Studies of the phase diagram of randomly interacting fermionic systems

TL;DR

This paper explores the complex phase diagrams of fermionic systems with random interactions, highlighting the role of chemical potential, phase transitions, and replica symmetry breaking in spin glass models and their quantum extensions.

Contribution

It provides a detailed analysis of phase transitions in fermionic spin glasses, including the effects of chemical potential and quantum dynamics, extending classical models to fermionic systems.

Findings

Spin glass order decays discontinuously beyond a critical chemical potential.

Quantum paramagnet to spin glass transition remains replica-symmetric at T=0.

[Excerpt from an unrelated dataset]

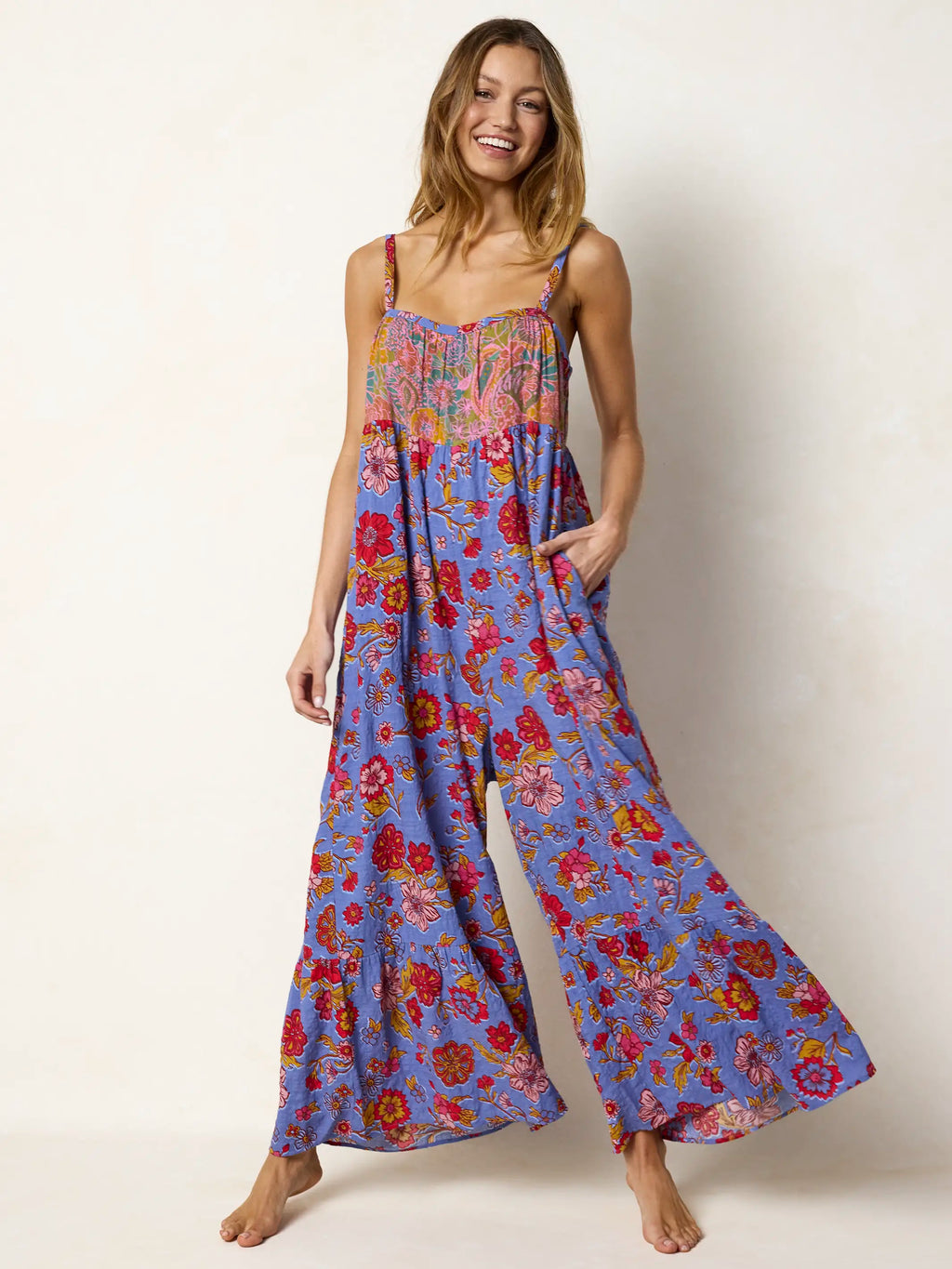 Stephanie Jumpsuit - Stella Blooms Blue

RPSB influences the phase diagram at zero temperature.

Abstract

We present details of the phase diagrams of fermionic systems with random and frustrated interactions, emphasizing the important role of the chemical potential. The insulating fermionic Ising spin glass model is shown to reveal different entangled magnetic instabilities and phase transitions. We review tricritical phenomena related to the strong correspondence between charge and spin fluctuations, being controlled by quantum statistics. We compare the spin density diluted Sherrington-Kirkpatrick spin glass with classical spin 1 models such as the BEG model. We analyse in detail the infinite range model and show that spin glass order must decay discontinuously as the chemical potential exceeds a critical value, provided the temperature is below the tricritical one, and that the T=0 transition is of classical type. Parisi replica permutation symmetry breaking (RPSB) governs the thermal spin glass transitions and fermionic modifications of the SK-models AT-line emerge. RPSB takes place everywhere within the fermionic spin glass phase. Although the critical field theory of the quantum paramagnet to spin glass transition in metallic systems remains replica--symmetric at T=0, with only small corrections at low T from RPSB, the phase diagram is affected at O(T^0) by RPSB. Generalizing our results for the fermionic Ising spin glass we consider aspects of models with additional spin and charge quantum--dynamics such as metallic spin glasses.